Presently, both men and women are eligible to begin receiving their state pensions at age 66. It is anticipated to gradually rise to 67 between 2026 and 2028, then to 68 between 2044 and 2046. However, sources indicate that a study of the state pension age will consider increasing to 68 in the middle of the 2030s.
Getting long-term sick back into work
Long-term sick people make up 2.5 million economically inactive people, and Mr Hunt intends to help many of them find employment.
A crackdown on sick notes is one of the planned policies. In an effort to encourage workers to continue working with support rather than completely withdrawing from the labour field, the Treasury has been collaborating with the Department for Work and Pensions to modify how Doctors issue sick notes.
Rebooting the benefits system is another option for the government. This will allow sick people to return to part-time employment and continue to receive certain some sickness benefits.

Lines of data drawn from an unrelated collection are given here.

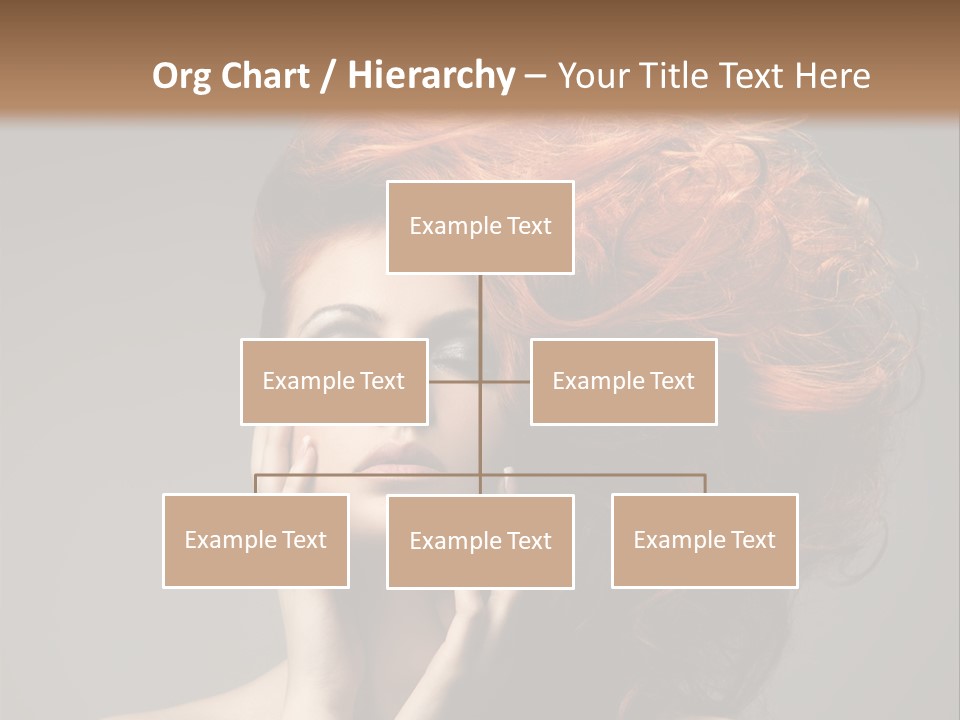 Org Chart / Hierarchy – Your Title Text Here

Example Text

Example Text

Example Text

Example Text

Example Text

Example Text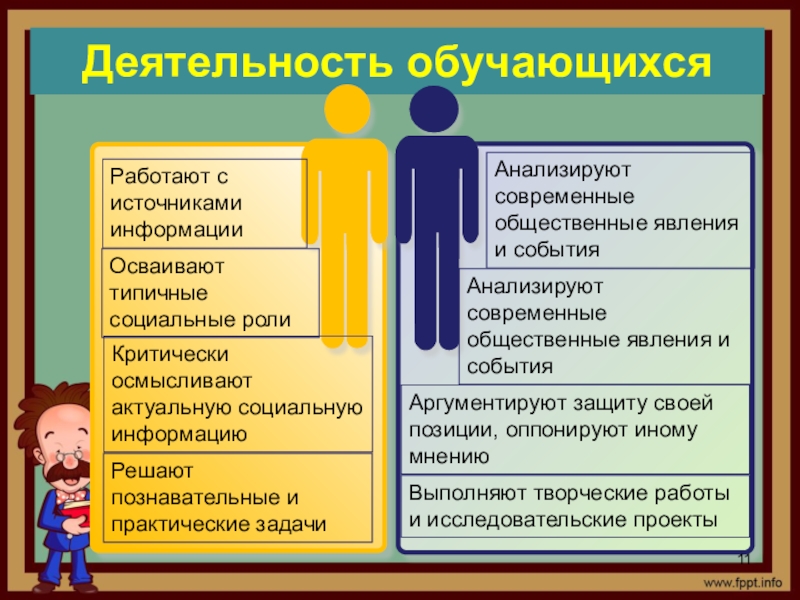 Деятельность обучающихся

Работают с источниками информации

Осваивают типичные социальные роли

Критически осмысливают актуальную социальную информацию

Решают познавательные и практические задачи

Анализируют современные общественные явления и события

Анализируют современные общественные явления и события

Аргументируют защиту своей позиции, оппонируют иному мнению

Выполняют творческие работы и исследовательские проекты

11

www.fppt.info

An estimated 1.7 million parents are staying at home to care for their kids. Access to childcare has consistently been mentioned by think tanks as one of the most important and easily resolvable problems that the government might address.
Investment incentives are expected to be eliminated along with an increase in corporation tax. On March 31, the corporation tax super-deduction, which enables companies to reduce their tax liability by 25p for every £1 invested, will come to an end.
The tax raid is one of the biggest hazards facing business this year, according to business executives. Three past chancellors have stated that continuing in a "drastically anti-investment trend" will send Britain in the wrong direction, according to telecoms major BT.